Long-running workflows, agent coordination and state — without the operational weight of enterprise orchestrators. Lesson generation, feedback loops and collaborative sessions all run through one resilient backbone.

Layer 03

Knowledge Layer

Grounding
Structured knowledge
ThinkBook
Library-inspired architecture beyond RAG

Traditional retrieval-augmented generation flattens knowledge into chunks. ThinkBook organises it the way curricula actually work — hierarchically, with concept-level links — cutting hallucinations and producing answers a teacher can trust.

Pedagogy engine
EduRule
Teaching-style encoding inspired by Derek Muller

EduRule transforms knowledge into teachable narratives. It encodes curiosity-driven explanation patterns, misconception checks and scaffolding so generated lessons feel like a good teacher — not a search result.

Layer 04

Content Generation

Explanation
Visual generation
Text-to-Diagram
LLM + parser pipeline, not diffusion

Diffusion models make pretty pictures; classrooms need clear diagrams. A structured pipeline turns concepts into clean, accurate, information-dense infographics — fast enough to drop into a live lesson.

Layer 05

Delivery Layer

Distribution
Offline content format
AIME Pack
Portable file format for AI-powered lessons

A purpose-built container for lessons, diagrams, agents and metadata. One file moves between server, tablet and panel — and a school with no internet still gets the full AI-powered experience.

Runtime engine
AIME Renderer
Unified view, edit and collaboration runtime

The environment teachers and students actually touch.

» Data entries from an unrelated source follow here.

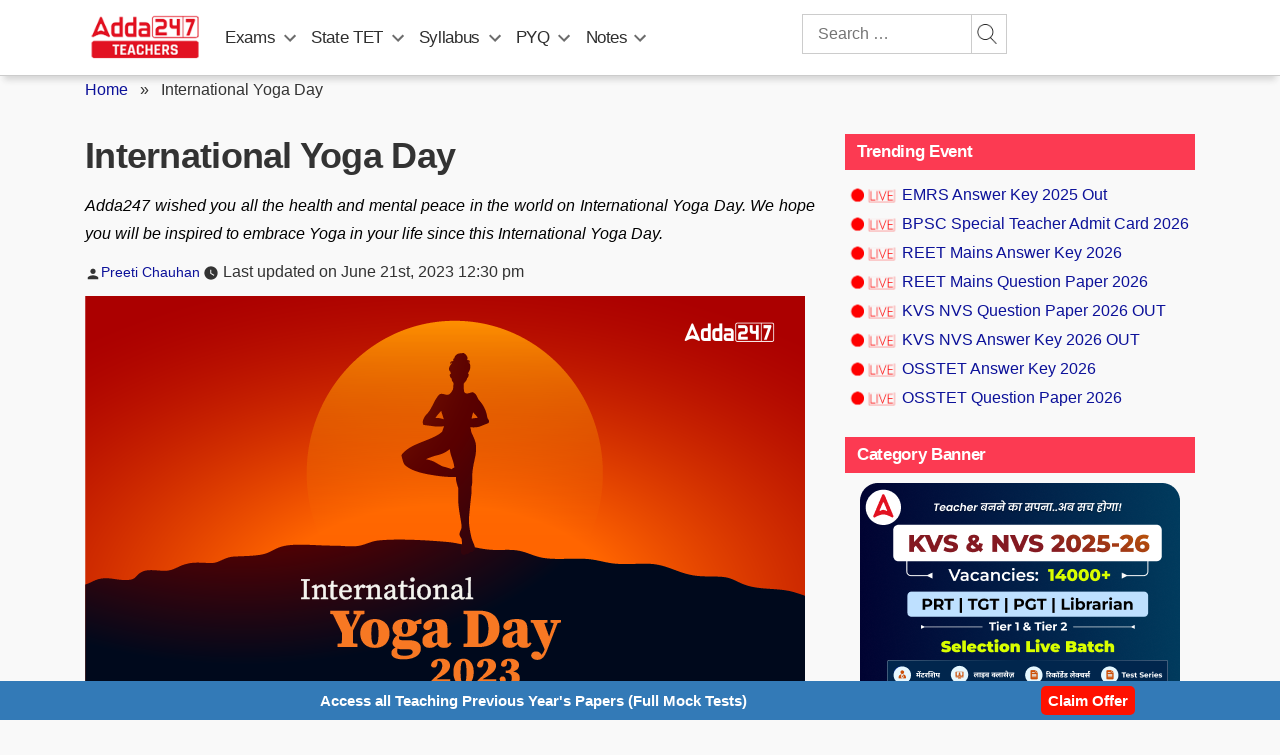

--- FILE ---
content_type: text/html; charset=utf-8
request_url: https://www.google.com/recaptcha/api2/aframe
body_size: 268
content:
<!DOCTYPE HTML><html><head><meta http-equiv="content-type" content="text/html; charset=UTF-8"></head><body><script nonce="p-Zoq-59-4vw7QSzC6KYFw">/** Anti-fraud and anti-abuse applications only. See google.com/recaptcha */ try{var clients={'sodar':'https://pagead2.googlesyndication.com/pagead/sodar?'};window.addEventListener("message",function(a){try{if(a.source===window.parent){var b=JSON.parse(a.data);var c=clients[b['id']];if(c){var d=document.createElement('img');d.src=c+b['params']+'&rc='+(localStorage.getItem("rc::a")?sessionStorage.getItem("rc::b"):"");window.document.body.appendChild(d);sessionStorage.setItem("rc::e",parseInt(sessionStorage.getItem("rc::e")||0)+1);localStorage.setItem("rc::h",'1769203698634');}}}catch(b){}});window.parent.postMessage("_grecaptcha_ready", "*");}catch(b){}</script></body></html>

--- FILE ---
content_type: text/plain; charset=utf-8
request_url: https://events.getsitectrl.com/api/v1/events
body_size: 558
content:
{"id":"66fb30817734c098","user_id":"66fb3081773d048c","time":1769203697116,"token":"1769203697.ebc69c6e7d1ccefc0122b223e6a8f8a5.7432ad0f0494275abcdadf3d82eb09da","geo":{"ip":"52.14.114.232","geopath":"147015:147763:220321:","geoname_id":4509177,"longitude":-83.0061,"latitude":39.9625,"postal_code":"43215","city":"Columbus","region":"Ohio","state_code":"OH","country":"United States","country_code":"US","timezone":"America/New_York"},"ua":{"platform":"Desktop","os":"Mac OS","os_family":"Mac OS X","os_version":"10.15.7","browser":"Other","browser_family":"ClaudeBot","browser_version":"1.0","device":"Spider","device_brand":"Spider","device_model":"Desktop"},"utm":{}}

Renders lessons, hosts agent workflows and supports live collaboration — the same surface across devices, online or off.

Why it matters

AI that works where education actually happens.

The result is a system that delivers high-quality, personalised learning at a fraction of the compute, infrastructure and connectivity cost of conventional AI — without compromising on pedagogy or trust.

~78%
more efficient agent execution vs. standard JSON tool-calling
2–4B
parameter models doing the work of much larger systems
0
internet required — full AI lessons run offline
1
unified runtime across server, tablet and classroom panel

AI as one part of one connected classroom platform.

AI doesn't arrive as a separate product. It comes connected with the classroom, the devices, the curriculum and the ministry's view across all of it.